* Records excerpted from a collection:
*-*-*

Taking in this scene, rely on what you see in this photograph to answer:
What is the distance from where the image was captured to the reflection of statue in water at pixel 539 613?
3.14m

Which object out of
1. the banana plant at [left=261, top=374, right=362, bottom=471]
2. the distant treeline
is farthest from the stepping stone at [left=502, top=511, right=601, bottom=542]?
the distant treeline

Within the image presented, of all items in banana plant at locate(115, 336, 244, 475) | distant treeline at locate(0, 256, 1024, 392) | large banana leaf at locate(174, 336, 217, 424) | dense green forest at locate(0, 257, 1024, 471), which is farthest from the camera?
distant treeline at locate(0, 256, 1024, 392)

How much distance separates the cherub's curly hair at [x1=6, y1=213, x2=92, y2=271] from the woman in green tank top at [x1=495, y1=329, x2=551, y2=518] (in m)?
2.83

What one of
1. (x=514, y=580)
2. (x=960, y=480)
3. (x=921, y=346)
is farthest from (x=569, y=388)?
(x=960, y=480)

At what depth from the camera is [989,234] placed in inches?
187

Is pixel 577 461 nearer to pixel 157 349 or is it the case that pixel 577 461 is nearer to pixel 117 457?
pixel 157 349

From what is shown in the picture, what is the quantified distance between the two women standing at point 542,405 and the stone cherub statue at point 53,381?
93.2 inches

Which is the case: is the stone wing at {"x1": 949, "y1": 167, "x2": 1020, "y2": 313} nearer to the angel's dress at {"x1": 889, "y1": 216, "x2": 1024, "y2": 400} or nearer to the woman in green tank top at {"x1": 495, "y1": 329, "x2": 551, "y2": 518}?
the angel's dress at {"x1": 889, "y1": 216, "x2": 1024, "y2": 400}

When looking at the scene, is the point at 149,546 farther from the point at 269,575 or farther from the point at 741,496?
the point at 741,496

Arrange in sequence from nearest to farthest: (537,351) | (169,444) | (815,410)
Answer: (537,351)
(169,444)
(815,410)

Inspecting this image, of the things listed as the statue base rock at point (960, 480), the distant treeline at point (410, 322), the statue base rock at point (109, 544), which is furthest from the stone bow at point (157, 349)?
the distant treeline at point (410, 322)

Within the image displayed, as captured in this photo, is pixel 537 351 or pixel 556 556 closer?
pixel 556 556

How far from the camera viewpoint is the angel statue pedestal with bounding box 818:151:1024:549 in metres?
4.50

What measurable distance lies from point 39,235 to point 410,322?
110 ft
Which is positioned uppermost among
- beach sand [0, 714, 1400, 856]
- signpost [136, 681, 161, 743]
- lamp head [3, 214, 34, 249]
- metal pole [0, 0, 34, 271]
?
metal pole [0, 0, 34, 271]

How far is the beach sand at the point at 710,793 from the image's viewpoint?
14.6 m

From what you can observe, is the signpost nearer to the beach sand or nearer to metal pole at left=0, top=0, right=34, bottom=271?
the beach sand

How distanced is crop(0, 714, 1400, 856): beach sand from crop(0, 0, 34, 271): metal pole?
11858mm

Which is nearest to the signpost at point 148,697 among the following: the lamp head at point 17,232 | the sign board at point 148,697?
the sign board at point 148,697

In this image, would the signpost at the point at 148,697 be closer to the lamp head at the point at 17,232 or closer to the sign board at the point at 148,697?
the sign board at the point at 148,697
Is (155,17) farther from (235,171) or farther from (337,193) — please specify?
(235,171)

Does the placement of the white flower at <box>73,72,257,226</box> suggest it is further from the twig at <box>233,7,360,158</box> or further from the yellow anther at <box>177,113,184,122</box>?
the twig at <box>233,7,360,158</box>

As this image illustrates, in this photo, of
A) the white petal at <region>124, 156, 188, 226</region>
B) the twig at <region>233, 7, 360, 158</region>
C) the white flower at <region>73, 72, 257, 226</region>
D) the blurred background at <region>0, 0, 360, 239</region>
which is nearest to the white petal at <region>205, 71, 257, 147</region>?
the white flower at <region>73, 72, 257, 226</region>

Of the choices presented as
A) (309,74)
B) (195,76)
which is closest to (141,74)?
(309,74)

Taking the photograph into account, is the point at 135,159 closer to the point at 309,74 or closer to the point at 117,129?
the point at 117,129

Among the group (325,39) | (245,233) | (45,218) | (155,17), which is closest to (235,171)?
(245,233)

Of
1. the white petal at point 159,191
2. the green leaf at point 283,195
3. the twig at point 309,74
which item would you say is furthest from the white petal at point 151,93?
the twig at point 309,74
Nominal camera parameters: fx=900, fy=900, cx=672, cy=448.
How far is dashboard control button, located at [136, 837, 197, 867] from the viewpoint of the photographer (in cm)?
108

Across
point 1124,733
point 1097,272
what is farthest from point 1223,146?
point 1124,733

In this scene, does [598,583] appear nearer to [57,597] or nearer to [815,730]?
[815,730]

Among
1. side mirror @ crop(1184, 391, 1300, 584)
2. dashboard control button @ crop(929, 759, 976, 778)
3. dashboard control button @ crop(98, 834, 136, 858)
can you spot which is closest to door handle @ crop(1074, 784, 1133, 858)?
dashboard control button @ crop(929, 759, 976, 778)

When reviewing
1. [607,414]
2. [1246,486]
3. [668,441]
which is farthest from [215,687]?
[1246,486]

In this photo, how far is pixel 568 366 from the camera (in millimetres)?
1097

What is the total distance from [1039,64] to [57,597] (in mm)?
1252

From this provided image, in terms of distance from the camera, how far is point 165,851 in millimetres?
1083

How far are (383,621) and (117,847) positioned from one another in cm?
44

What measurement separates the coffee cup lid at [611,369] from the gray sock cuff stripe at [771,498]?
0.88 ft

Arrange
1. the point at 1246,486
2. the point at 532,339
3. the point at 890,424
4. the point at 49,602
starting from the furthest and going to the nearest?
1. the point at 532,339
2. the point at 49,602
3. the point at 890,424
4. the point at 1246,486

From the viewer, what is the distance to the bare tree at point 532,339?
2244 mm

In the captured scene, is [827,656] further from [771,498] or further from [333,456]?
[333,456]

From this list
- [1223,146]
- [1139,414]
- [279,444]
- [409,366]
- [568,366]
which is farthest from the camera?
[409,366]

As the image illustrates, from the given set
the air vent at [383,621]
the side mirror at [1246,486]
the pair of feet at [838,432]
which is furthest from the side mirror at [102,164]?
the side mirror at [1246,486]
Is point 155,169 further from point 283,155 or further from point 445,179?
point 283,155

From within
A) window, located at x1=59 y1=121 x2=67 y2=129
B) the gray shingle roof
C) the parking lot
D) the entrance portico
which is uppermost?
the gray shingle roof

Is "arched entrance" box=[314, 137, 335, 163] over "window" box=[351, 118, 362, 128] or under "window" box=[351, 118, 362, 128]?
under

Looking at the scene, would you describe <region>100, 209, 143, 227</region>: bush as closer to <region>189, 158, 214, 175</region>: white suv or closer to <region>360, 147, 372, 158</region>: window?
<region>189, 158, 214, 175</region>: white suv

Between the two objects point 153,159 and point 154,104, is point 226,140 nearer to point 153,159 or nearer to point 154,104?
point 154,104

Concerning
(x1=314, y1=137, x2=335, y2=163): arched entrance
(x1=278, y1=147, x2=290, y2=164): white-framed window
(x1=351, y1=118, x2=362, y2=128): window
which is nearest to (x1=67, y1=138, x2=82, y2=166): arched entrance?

*-*-*

* Exercise task:
Every line above should be written out again exactly as it stands.

* Output of the task:
Taking in this scene, rely on what you see in this photograph to answer:
What is the distance from where the image was captured to the reflection of statue in water at pixel 539 613?
3.14m

Which object out of
1. the banana plant at [left=261, top=374, right=362, bottom=471]
2. the distant treeline
is farthest from the stepping stone at [left=502, top=511, right=601, bottom=542]?
the distant treeline

Within the image presented, of all items in banana plant at locate(115, 336, 244, 475) | distant treeline at locate(0, 256, 1024, 392) | large banana leaf at locate(174, 336, 217, 424) | dense green forest at locate(0, 257, 1024, 471), which is farthest from the camera?
distant treeline at locate(0, 256, 1024, 392)

How much distance separates the cherub's curly hair at [x1=6, y1=213, x2=92, y2=271] from the woman in green tank top at [x1=495, y1=329, x2=551, y2=518] (in m)?
2.83

What one of
1. (x=514, y=580)
2. (x=960, y=480)
3. (x=921, y=346)
is farthest from (x=569, y=388)?
(x=960, y=480)

At what depth from the camera is [989,234] placed in inches?
187

Is pixel 577 461 nearer to pixel 157 349 or is it the case that pixel 577 461 is nearer to pixel 117 457?
pixel 157 349

From what is shown in the picture, what is the quantified distance between the two women standing at point 542,405 and the stone cherub statue at point 53,381?
93.2 inches

Which is the case: is the stone wing at {"x1": 949, "y1": 167, "x2": 1020, "y2": 313} nearer to the angel's dress at {"x1": 889, "y1": 216, "x2": 1024, "y2": 400} or nearer to the woman in green tank top at {"x1": 495, "y1": 329, "x2": 551, "y2": 518}?
the angel's dress at {"x1": 889, "y1": 216, "x2": 1024, "y2": 400}

When looking at the scene, is the point at 149,546 farther from the point at 269,575 or farther from the point at 741,496?
the point at 741,496

Arrange in sequence from nearest to farthest: (537,351) | (169,444) | (815,410)
Answer: (537,351)
(169,444)
(815,410)

Inspecting this image, of the things listed as the statue base rock at point (960, 480), the distant treeline at point (410, 322), the statue base rock at point (109, 544), which is furthest from the stone bow at point (157, 349)?
the distant treeline at point (410, 322)

Within the image displayed, as captured in this photo, is pixel 537 351 or pixel 556 556 closer?
pixel 556 556

How far from the camera viewpoint is the angel statue pedestal with bounding box 818:151:1024:549 in metres?
4.50

What measurable distance lies from point 39,235 to point 410,322?
110 ft
Which is positioned uppermost among
- beach sand [0, 714, 1400, 856]
- signpost [136, 681, 161, 743]
- lamp head [3, 214, 34, 249]
- metal pole [0, 0, 34, 271]
?
metal pole [0, 0, 34, 271]

How far is the beach sand at the point at 710,793 from the image's viewpoint?
14.6 m

From what you can observe, is the signpost nearer to the beach sand or nearer to metal pole at left=0, top=0, right=34, bottom=271?
the beach sand

How distanced is crop(0, 714, 1400, 856): beach sand from crop(0, 0, 34, 271): metal pole?
11858mm

Which is nearest to the signpost at point 148,697 among the following: the lamp head at point 17,232 | the sign board at point 148,697?
the sign board at point 148,697

In this image, would the signpost at the point at 148,697 be closer to the lamp head at the point at 17,232 or closer to the sign board at the point at 148,697?
the sign board at the point at 148,697
Is (155,17) farther from (235,171) or farther from (337,193) — please specify?
(235,171)

Does the placement of the white flower at <box>73,72,257,226</box> suggest it is further from the twig at <box>233,7,360,158</box> or further from the yellow anther at <box>177,113,184,122</box>?
the twig at <box>233,7,360,158</box>

As this image illustrates, in this photo, of
A) the white petal at <region>124, 156, 188, 226</region>
B) the twig at <region>233, 7, 360, 158</region>
C) the white flower at <region>73, 72, 257, 226</region>
D) the blurred background at <region>0, 0, 360, 239</region>
which is nearest to the white petal at <region>205, 71, 257, 147</region>?
the white flower at <region>73, 72, 257, 226</region>

Of the choices presented as
A) (309,74)
B) (195,76)
which is closest to (141,74)?
(309,74)

Taking the photograph into account, is the point at 135,159 closer to the point at 309,74 or closer to the point at 117,129?
the point at 117,129

Among the group (325,39) | (245,233) | (45,218) | (155,17), which is closest to (235,171)?
(245,233)

Of
1. the white petal at point 159,191
2. the green leaf at point 283,195
3. the twig at point 309,74
which item would you say is furthest from the white petal at point 151,93?
the twig at point 309,74
Nominal camera parameters: fx=900, fy=900, cx=672, cy=448.
How far is dashboard control button, located at [136, 837, 197, 867] from the viewpoint of the photographer (in cm)?
108

Across
point 1124,733
point 1097,272
what is farthest from point 1223,146?
point 1124,733

In this scene, does [598,583] appear nearer to [57,597] or nearer to [815,730]?
[815,730]

Among
1. side mirror @ crop(1184, 391, 1300, 584)
2. dashboard control button @ crop(929, 759, 976, 778)
3. dashboard control button @ crop(98, 834, 136, 858)
can you spot which is closest to door handle @ crop(1074, 784, 1133, 858)?
dashboard control button @ crop(929, 759, 976, 778)

When reviewing
1. [607,414]
2. [1246,486]
3. [668,441]
which is farthest from [215,687]?
[1246,486]

In this photo, how far is pixel 568 366 from the camera (in millimetres)?
1097

What is the total distance from [1039,64] to [57,597] (in mm)?
1252

From this provided image, in terms of distance from the camera, how far is point 165,851 in millimetres?
1083

How far are (383,621) and (117,847) positioned from one another in cm?
44

What measurement separates the coffee cup lid at [611,369] from the gray sock cuff stripe at [771,498]?
0.88 ft

Arrange
1. the point at 1246,486
2. the point at 532,339
3. the point at 890,424
4. the point at 49,602
starting from the furthest and going to the nearest?
1. the point at 532,339
2. the point at 49,602
3. the point at 890,424
4. the point at 1246,486

From the viewer, what is the distance to the bare tree at point 532,339?
2244 mm

In the captured scene, is [827,656] further from [771,498] or further from [333,456]?
[333,456]

From this list
- [1223,146]
- [1139,414]
- [279,444]
- [409,366]
- [568,366]
which is farthest from the camera?
[409,366]

As the image illustrates, from the given set
the air vent at [383,621]
the side mirror at [1246,486]
the pair of feet at [838,432]
which is furthest from the side mirror at [102,164]?
the side mirror at [1246,486]
Is point 155,169 further from point 283,155 or further from point 445,179?
point 283,155

From within
A) window, located at x1=59 y1=121 x2=67 y2=129
B) the gray shingle roof
C) the parking lot
D) the entrance portico
which is uppermost?
the gray shingle roof

Is "arched entrance" box=[314, 137, 335, 163] over "window" box=[351, 118, 362, 128] or under "window" box=[351, 118, 362, 128]?
under

Looking at the scene, would you describe <region>100, 209, 143, 227</region>: bush as closer to <region>189, 158, 214, 175</region>: white suv or closer to <region>360, 147, 372, 158</region>: window?
<region>189, 158, 214, 175</region>: white suv

Between the two objects point 153,159 and point 154,104, is point 226,140 nearer to point 153,159 or nearer to point 154,104?
point 154,104

Concerning
(x1=314, y1=137, x2=335, y2=163): arched entrance
(x1=278, y1=147, x2=290, y2=164): white-framed window
(x1=351, y1=118, x2=362, y2=128): window
which is nearest to (x1=67, y1=138, x2=82, y2=166): arched entrance?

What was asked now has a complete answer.